Copy out each line of the data that holds the word "Zealand".

Provided entries Start Marker

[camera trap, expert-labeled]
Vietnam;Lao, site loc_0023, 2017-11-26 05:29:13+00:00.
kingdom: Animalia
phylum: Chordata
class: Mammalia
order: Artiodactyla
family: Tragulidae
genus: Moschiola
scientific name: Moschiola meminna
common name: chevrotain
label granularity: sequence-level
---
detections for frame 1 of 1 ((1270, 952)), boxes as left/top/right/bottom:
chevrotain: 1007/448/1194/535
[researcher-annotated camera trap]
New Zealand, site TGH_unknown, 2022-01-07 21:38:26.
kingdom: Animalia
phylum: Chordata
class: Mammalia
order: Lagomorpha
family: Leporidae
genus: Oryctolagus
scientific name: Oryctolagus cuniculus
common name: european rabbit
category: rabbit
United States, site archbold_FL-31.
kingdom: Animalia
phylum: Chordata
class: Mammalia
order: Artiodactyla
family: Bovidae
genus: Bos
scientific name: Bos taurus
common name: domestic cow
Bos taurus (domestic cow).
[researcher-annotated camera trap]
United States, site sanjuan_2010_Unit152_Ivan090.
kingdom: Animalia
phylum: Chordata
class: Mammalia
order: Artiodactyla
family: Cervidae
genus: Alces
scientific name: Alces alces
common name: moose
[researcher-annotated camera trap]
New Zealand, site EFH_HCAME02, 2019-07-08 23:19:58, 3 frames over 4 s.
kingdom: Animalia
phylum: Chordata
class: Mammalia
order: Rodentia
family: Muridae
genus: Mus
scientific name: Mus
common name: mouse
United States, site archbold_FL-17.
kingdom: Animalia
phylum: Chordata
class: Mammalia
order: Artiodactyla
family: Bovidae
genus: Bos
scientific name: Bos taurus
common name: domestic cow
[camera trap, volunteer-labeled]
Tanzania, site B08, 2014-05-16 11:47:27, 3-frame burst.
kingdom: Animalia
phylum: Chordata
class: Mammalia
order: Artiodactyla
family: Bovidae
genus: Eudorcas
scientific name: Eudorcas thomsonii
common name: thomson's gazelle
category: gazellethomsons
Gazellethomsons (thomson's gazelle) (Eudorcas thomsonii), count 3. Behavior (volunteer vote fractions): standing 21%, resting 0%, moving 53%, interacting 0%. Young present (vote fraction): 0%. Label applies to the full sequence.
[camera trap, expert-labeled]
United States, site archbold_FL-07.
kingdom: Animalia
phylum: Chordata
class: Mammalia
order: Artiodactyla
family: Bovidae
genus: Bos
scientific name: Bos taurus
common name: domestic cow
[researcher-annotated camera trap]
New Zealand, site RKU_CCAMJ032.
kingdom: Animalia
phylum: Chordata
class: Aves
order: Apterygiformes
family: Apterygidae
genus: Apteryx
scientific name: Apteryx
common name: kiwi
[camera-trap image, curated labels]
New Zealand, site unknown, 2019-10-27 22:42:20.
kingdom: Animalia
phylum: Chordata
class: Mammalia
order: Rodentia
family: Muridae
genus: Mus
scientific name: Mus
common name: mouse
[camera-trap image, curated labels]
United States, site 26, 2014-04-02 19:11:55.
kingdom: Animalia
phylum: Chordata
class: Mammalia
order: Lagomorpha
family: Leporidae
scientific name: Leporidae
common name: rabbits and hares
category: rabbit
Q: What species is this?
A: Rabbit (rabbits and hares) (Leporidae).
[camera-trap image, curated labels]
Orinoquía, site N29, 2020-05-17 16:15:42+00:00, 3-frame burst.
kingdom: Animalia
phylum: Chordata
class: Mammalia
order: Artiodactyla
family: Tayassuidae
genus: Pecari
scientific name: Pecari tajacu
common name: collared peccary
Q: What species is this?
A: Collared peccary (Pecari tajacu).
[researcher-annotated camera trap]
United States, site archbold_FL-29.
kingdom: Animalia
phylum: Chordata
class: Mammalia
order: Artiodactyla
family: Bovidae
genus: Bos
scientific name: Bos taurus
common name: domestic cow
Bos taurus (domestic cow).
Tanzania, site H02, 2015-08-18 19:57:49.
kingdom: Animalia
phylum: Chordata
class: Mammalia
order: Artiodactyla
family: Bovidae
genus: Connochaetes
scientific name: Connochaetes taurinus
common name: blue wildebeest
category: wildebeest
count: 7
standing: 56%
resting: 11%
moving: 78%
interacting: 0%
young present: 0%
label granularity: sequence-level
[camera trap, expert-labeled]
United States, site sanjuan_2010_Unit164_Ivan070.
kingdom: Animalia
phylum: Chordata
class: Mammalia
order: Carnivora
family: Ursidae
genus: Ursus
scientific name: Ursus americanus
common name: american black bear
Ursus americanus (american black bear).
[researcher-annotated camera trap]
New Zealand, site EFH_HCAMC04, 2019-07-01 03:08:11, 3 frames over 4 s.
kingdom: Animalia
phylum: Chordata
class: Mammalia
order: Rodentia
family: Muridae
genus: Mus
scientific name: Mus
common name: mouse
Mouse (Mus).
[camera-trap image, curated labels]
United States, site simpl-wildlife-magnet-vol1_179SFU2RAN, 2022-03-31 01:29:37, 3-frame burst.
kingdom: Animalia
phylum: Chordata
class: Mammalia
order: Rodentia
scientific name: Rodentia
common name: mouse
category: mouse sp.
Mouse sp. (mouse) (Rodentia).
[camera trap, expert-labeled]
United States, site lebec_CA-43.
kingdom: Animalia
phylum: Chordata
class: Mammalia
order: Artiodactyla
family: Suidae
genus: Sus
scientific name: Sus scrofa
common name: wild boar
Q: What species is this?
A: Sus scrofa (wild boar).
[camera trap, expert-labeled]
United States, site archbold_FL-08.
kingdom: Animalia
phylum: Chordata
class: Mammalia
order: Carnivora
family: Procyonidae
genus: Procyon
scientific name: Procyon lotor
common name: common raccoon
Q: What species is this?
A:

Provided entries End Marker

• _Solved problem_:
New Zealand, site TGH_unknown, 2022-01-07 21:38:26.
New Zealand, site EFH_HCAME02, 2019-07-08 23:19:58, 3 frames over 4 s.
New Zealand, site RKU_CCAMJ032.
New Zealand, site unknown, 2019-10-27 22:42:20.
New Zealand, site EFH_HCAMC04, 2019-07-01 03:08:11, 3 frames over 4 s.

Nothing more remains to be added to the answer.